Vivien Lalu – Le prog dans la peau

Vivien Lalu est assurément un artiste atypique au sein de la scène prog metal française. Se donnant clairement les moyens de ses ambitions, ce jeune trentenaire de banlieue parisienne réalise depuis quelques années certains de ses rêves musicaux les plus fous et a su s’entourer des plus grands noms de la scène internationale.
Généreux et profondément sincère, Vivien revient pour nous sur son parcours musical et son processus créatif, sans jamais être avare en anecdotes.


Chromatique : Les metal progueux avertis se souviennent d’Oniric Metal récompensé par Rock Hard il y a quelques années, mais Vivien, peux-tu brièvement te présenter et rappeler un peu ton parcours, tes influences ?
Vivien Lalu :
La première chose qui m’ait inspirée, je crois que c’est le fait que mes parents aient été musiciens. Mon père avait un groupe de prog dans les années soixante-dix qui s’appelait Polène et avait gagné le concours du Golf Drouot. Sans être très connus, ils avaient tout de même gagné un tremplin prog et une signature sur un label, mais ils ont dû arrêter… un peu à cause de moi. Ma mère qui était clavier du groupe n’avait pas suffisamment de temps pour moi, ils ont donc arrêté tous les deux. Dès que j’ai fait mes premiers pas dans le salon, il y avait un Moog, celui de ma mère. J’ai grandi en écoutant les enregistrements audio de leur groupe.

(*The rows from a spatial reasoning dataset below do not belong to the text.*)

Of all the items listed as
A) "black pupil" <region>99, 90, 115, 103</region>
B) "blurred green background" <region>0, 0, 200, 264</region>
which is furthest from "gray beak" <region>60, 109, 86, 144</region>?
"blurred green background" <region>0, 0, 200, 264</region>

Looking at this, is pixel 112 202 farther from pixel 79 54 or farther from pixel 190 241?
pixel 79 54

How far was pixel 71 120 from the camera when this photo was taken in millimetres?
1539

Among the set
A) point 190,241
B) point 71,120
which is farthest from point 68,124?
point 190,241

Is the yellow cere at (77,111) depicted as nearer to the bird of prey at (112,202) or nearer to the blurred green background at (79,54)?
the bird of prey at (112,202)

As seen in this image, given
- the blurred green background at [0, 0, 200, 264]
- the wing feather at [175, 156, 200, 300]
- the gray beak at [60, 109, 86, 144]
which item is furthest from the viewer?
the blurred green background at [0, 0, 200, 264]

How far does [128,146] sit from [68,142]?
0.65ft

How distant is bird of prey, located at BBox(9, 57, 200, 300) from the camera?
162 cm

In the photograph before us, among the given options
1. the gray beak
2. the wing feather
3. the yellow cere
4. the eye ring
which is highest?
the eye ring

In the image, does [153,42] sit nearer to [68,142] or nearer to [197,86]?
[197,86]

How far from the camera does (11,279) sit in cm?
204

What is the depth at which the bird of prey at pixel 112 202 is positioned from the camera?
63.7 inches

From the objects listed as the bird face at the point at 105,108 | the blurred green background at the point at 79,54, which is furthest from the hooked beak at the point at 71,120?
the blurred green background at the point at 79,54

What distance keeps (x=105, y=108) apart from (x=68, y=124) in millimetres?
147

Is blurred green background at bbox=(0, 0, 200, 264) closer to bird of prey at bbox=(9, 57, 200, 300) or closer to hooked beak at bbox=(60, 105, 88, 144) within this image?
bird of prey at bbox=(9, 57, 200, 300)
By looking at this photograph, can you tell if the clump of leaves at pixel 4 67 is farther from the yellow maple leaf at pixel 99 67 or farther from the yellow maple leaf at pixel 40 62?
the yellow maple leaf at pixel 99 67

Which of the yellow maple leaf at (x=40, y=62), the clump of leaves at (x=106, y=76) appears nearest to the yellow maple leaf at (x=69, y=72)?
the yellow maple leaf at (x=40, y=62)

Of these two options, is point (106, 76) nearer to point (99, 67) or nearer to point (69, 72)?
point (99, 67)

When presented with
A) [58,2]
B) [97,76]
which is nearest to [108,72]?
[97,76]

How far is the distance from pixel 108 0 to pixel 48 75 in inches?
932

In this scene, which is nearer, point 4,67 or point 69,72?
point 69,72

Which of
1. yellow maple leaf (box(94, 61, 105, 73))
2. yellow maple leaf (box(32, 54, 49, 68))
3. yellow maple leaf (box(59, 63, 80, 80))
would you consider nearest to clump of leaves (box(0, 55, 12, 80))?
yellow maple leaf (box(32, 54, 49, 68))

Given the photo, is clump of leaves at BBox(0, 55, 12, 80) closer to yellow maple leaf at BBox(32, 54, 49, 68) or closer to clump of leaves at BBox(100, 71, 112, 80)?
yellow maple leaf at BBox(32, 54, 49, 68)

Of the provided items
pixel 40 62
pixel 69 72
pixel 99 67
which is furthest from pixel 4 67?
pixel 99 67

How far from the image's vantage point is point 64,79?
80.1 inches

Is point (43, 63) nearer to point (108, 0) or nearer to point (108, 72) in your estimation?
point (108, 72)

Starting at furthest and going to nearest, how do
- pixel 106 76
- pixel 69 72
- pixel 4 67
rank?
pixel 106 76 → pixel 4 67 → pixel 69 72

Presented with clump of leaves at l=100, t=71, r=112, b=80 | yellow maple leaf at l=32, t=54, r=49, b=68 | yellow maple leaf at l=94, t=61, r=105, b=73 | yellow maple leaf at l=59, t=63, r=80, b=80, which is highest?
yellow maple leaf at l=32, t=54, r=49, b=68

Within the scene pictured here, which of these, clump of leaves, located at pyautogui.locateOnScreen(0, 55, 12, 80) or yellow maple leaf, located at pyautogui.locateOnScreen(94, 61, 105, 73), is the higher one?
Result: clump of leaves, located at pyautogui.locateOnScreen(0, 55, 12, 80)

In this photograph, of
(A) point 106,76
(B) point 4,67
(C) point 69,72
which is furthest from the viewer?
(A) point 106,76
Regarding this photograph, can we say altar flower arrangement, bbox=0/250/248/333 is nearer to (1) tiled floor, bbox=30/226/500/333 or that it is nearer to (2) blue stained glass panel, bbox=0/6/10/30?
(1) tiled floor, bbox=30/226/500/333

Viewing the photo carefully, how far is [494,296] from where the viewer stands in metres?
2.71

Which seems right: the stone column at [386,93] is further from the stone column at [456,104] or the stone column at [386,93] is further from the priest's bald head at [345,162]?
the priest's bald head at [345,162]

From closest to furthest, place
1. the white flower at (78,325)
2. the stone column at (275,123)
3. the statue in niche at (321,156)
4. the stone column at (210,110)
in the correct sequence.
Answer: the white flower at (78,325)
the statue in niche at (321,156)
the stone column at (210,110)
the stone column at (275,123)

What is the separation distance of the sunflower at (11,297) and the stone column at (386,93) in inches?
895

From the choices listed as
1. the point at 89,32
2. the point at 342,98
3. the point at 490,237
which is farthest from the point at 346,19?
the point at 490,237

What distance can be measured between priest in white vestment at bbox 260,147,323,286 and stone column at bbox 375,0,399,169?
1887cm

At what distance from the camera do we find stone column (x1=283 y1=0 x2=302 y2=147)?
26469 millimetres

C’est ta mère qui t’a appris à jouer ?
Personne ne m’a appris en fait, je n’ai jamais voulu apprendre à jouer. Tout petit, dès que j’utilisais le clavier de ma mère, j’ai toujours cherché à écrire mes propres mélodies, à créer de petits accords, c’est devenu quelque chose de très naturel pour moi. Mes parents m’ont ensuite offert mon premier synthé, puis lorsque j’avais 10 ans, mon premier Amstrad et un petit logiciel de musique sur disquette avec lequel je m’amusais à créer. J’enregistrais des musiques de jeux video sur cassette que je me repassais en boucle sur un walkman. Donc globalement, la musique a toujours été quelque chose d’énorme pour moi. J’ai eu une période “dessin” à un moment, j’ai fait une école d’arts appliqués, ce qui explique l’importance que je porte à l’aspect graphique qui entoure un album : pour moi, musique et image ont toujours été liées. J’ai d’ailleurs eu 18/20 en arts appliqués au Bac, grâce à un projet de fin d’année sur Roger Dean et Yes (rires). Paradoxalement, c’est à cette période que j’ai recommencé à faire de la musique au sein d’un groupe de doom qui cherchait un clavier… Puis je suis revenu petit à petit vers le prog notamment grâce à un album de covers à Yes sorti chez Magna Carta et là j’ai halluciné d’entendre ça à la sauce metal, avec de la double pédale et de grosses guitares. A peu près à la même période, on m’a offert Images & Words de Dream Theater, dont je n’avais jamais entendu parler auparavant et qui a fait office de révélation pour moi, je l’écoutais en boucle. Du coup, avec le guitariste du groupe de doom, on a quitté la formation et monté un groupe de prog. Et c’est à la Fac que j’ai commencé à faire le plus de musique en groupe, à une période qui fût très riche pour le prog metal (Symphony X, Vanden Plas, Pain of Salvation, à la fin des années 90…).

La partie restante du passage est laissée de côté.